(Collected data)
....
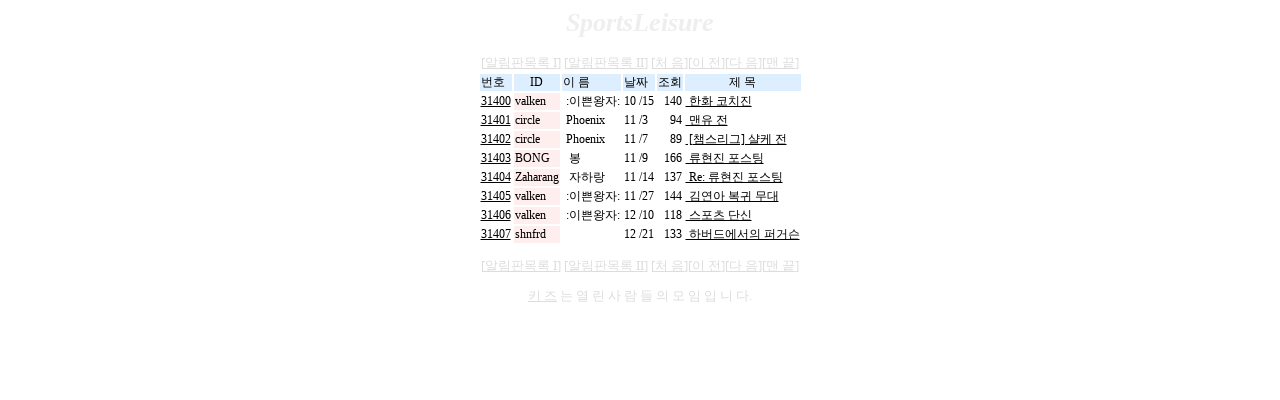

--- FILE ---
content_type: text/html; charset=UTF-8
request_url: https://kids.isaaccho.com/SportsLeisure/
body_size: 909
content:
<!DOCTYPE HTML PUBLIC "-//W3C//DTD HTML 4.01 Transitional//EN">

<html>
<head>
  <meta name="generator" content=
  "HTML Tidy for Linux (vers 25 March 2009), see www.w3.org">
  <meta http-equiv="Content-Type" content="text/html; charset=utf-8">
  <meta name="viewport" content="user-scalable=yes, width=device-width">

  <title>Kids BBS</title>
  <link rel="stylesheet" type="text/css" href="/stylesheets/list.css">
</head>

<body class="c6">
  <div class="c1">
    <h1>SportsLeisure</h1>
  </div>

  <div class="c5">
    [<a href="/">알림판목록 I</a>] [<a href="/boardlist.html">알림판목록 II</a>]
    [<a href="L17">처 음</a>][<a href="L31399">이 전</a>][<a href="L31416">다
    음</a>][<a href="L31416">맨 끝</a>]

    <table border="0" class="c4">
      <tr>
        <td class="c2">번호</td>

        <td class="c2" align="center">ID</td>

        <td class="c2">이 름</td>

        <td class="c2">날짜</td>

        <td class="c2">조회</td>

        <td class="c2" align="center">제 목</td>
      </tr>

      <tr>
        <td align="center"><a href="31400">31400</a></td>

        <td class="c3">valken</td>

        <td>&nbsp;:이쁜왕자:</td>

        <td>10 /15</td>

        <td align="right">140</td>

        <td><a href="31400">&nbsp;한화 코치진</a></td>
      </tr>

      <tr>
        <td align="center"><a href="31401">31401</a></td>

        <td class="c3">circle</td>

        <td>&nbsp;Phoenix</td>

        <td>11 /3</td>

        <td align="right">94</td>

        <td><a href="31401">&nbsp;맨유 전</a></td>
      </tr>

      <tr>
        <td align="center"><a href="31402">31402</a></td>

        <td class="c3">circle</td>

        <td>&nbsp;Phoenix</td>

        <td>11 /7</td>

        <td align="right">89</td>

        <td><a href="31402">&nbsp;[챔스리그] 샬케 전</a></td>
      </tr>

      <tr>
        <td align="center"><a href="31403">31403</a></td>

        <td class="c3">BONG</td>

        <td>&nbsp; 봉</td>

        <td>11 /9</td>

        <td align="right">166</td>

        <td><a href="31403">&nbsp;류현진 포스팅</a></td>
      </tr>

      <tr>
        <td align="center"><a href="31404">31404</a></td>

        <td class="c3">Zaharang</td>

        <td>&nbsp; 자하랑</td>

        <td>11 /14</td>

        <td align="right">137</td>

        <td><a href="31404">&nbsp;Re: 류현진 포스팅</a></td>
      </tr>

      <tr>
        <td align="center"><a href="31405">31405</a></td>

        <td class="c3">valken</td>

        <td>&nbsp;:이쁜왕자:</td>

        <td>11 /27</td>

        <td align="right">144</td>

        <td><a href="31405">&nbsp;김연아 복귀 무대</a></td>
      </tr>

      <tr>
        <td align="center"><a href="31406">31406</a></td>

        <td class="c3">valken</td>

        <td>&nbsp;:이쁜왕자:</td>

        <td>12 /10</td>

        <td align="right">118</td>

        <td><a href="31406">&nbsp;스포츠 단신</a></td>
      </tr>

      <tr>
        <td align="center"><a href="31407">31407</a></td>

        <td class="c3">shnfrd</td>

        <td>&nbsp;</td>

        <td>12 /21</td>

        <td align="right">133</td>

        <td><a href="31407">&nbsp;하버드에서의 퍼거슨</a></td>
      </tr>
    </table>

    <p>[<a href="/">알림판목록 I</a>] [<a href="/boardlist.html">알림판목록 II</a>]
    [<a href="L17">처 음</a>][<a href="L31399">이 전</a>][<a href="L31416">다
    음</a>][<a href="L31416">맨 끝</a>]</p>
  </div>

  <div class="c5">
    <a href="http://kids.kornet.net">키 즈</a> 는 열 린 사 람 들 의 모 임 입 니 다.
  </div>
</body>
</html>


--- FILE ---
content_type: text/css
request_url: https://kids.isaaccho.com/stylesheets/list.css
body_size: -21
content:
body { background-color: white; text-align: center; font-size:80%; }
table.c4 { margin: 0 auto; font-size:90%; color: black; }
td.c3 { background-color: #fee; }
td.c2 { background-color: #def }
div.c1 { font-style:italic }
h1 { color: #eee; }
div.c1 { color:#eee; }
div.c5 { color:#ddd; }
div.c5 a:link, a:visited { color:#ddd; }
div.c5 a:hover { color:#bbb; }
table.c4 a:link { color: black; }
table.c4 a:visited { color: #999; }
....
Write out the data in full and exactly as given, though without the images.

--- FILE ---
content_type: text/html; charset=UTF-8
request_url: https://kids.isaaccho.com/SportsLeisure/
body_size: 909
content:
<!DOCTYPE HTML PUBLIC "-//W3C//DTD HTML 4.01 Transitional//EN">

<html>
<head>
  <meta name="generator" content=
  "HTML Tidy for Linux (vers 25 March 2009), see www.w3.org">
  <meta http-equiv="Content-Type" content="text/html; charset=utf-8">
  <meta name="viewport" content="user-scalable=yes, width=device-width">

  <title>Kids BBS</title>
  <link rel="stylesheet" type="text/css" href="/stylesheets/list.css">
</head>

<body class="c6">
  <div class="c1">
    <h1>SportsLeisure</h1>
  </div>

  <div class="c5">
    [<a href="/">알림판목록 I</a>] [<a href="/boardlist.html">알림판목록 II</a>]
    [<a href="L17">처 음</a>][<a href="L31399">이 전</a>][<a href="L31416">다
    음</a>][<a href="L31416">맨 끝</a>]

    <table border="0" class="c4">
      <tr>
        <td class="c2">번호</td>

        <td class="c2" align="center">ID</td>

        <td class="c2">이 름</td>

        <td class="c2">날짜</td>

        <td class="c2">조회</td>

        <td class="c2" align="center">제 목</td>
      </tr>

      <tr>
        <td align="center"><a href="31400">31400</a></td>

        <td class="c3">valken</td>

        <td>&nbsp;:이쁜왕자:</td>

        <td>10 /15</td>

        <td align="right">140</td>

        <td><a href="31400">&nbsp;한화 코치진</a></td>
      </tr>

      <tr>
        <td align="center"><a href="31401">31401</a></td>

        <td class="c3">circle</td>

        <td>&nbsp;Phoenix</td>

        <td>11 /3</td>

        <td align="right">94</td>

        <td><a href="31401">&nbsp;맨유 전</a></td>
      </tr>

      <tr>
        <td align="center"><a href="31402">31402</a></td>

        <td class="c3">circle</td>

        <td>&nbsp;Phoenix</td>

        <td>11 /7</td>

        <td align="right">89</td>

        <td><a href="31402">&nbsp;[챔스리그] 샬케 전</a></td>
      </tr>

      <tr>
        <td align="center"><a href="31403">31403</a></td>

        <td class="c3">BONG</td>

        <td>&nbsp; 봉</td>

        <td>11 /9</td>

        <td align="right">166</td>

        <td><a href="31403">&nbsp;류현진 포스팅</a></td>
      </tr>

      <tr>
        <td align="center"><a href="31404">31404</a></td>

        <td class="c3">Zaharang</td>

        <td>&nbsp; 자하랑</td>

        <td>11 /14</td>

        <td align="right">137</td>

        <td><a href="31404">&nbsp;Re: 류현진 포스팅</a></td>
      </tr>

      <tr>
        <td align="center"><a href="31405">31405</a></td>

        <td class="c3">valken</td>

        <td>&nbsp;:이쁜왕자:</td>

        <td>11 /27</td>

        <td align="right">144</td>

        <td><a href="31405">&nbsp;김연아 복귀 무대</a></td>
      </tr>

      <tr>
        <td align="center"><a href="31406">31406</a></td>

        <td class="c3">valken</td>

        <td>&nbsp;:이쁜왕자:</td>

        <td>12 /10</td>

        <td align="right">118</td>

        <td><a href="31406">&nbsp;스포츠 단신</a></td>
      </tr>

      <tr>
        <td align="center"><a href="31407">31407</a></td>

        <td class="c3">shnfrd</td>

        <td>&nbsp;</td>

        <td>12 /21</td>

        <td align="right">133</td>

        <td><a href="31407">&nbsp;하버드에서의 퍼거슨</a></td>
      </tr>
    </table>

    <p>[<a href="/">알림판목록 I</a>] [<a href="/boardlist.html">알림판목록 II</a>]
    [<a href="L17">처 음</a>][<a href="L31399">이 전</a>][<a href="L31416">다
    음</a>][<a href="L31416">맨 끝</a>]</p>
  </div>

  <div class="c5">
    <a href="http://kids.kornet.net">키 즈</a> 는 열 린 사 람 들 의 모 임 입 니 다.
  </div>
</body>
</html>


--- FILE ---
content_type: text/css
request_url: https://kids.isaaccho.com/stylesheets/list.css
body_size: -21
content:
body { background-color: white; text-align: center; font-size:80%; }
table.c4 { margin: 0 auto; font-size:90%; color: black; }
td.c3 { background-color: #fee; }
td.c2 { background-color: #def }
div.c1 { font-style:italic }
h1 { color: #eee; }
div.c1 { color:#eee; }
div.c5 { color:#ddd; }
div.c5 a:link, a:visited { color:#ddd; }
div.c5 a:hover { color:#bbb; }
table.c4 a:link { color: black; }
table.c4 a:visited { color: #999; }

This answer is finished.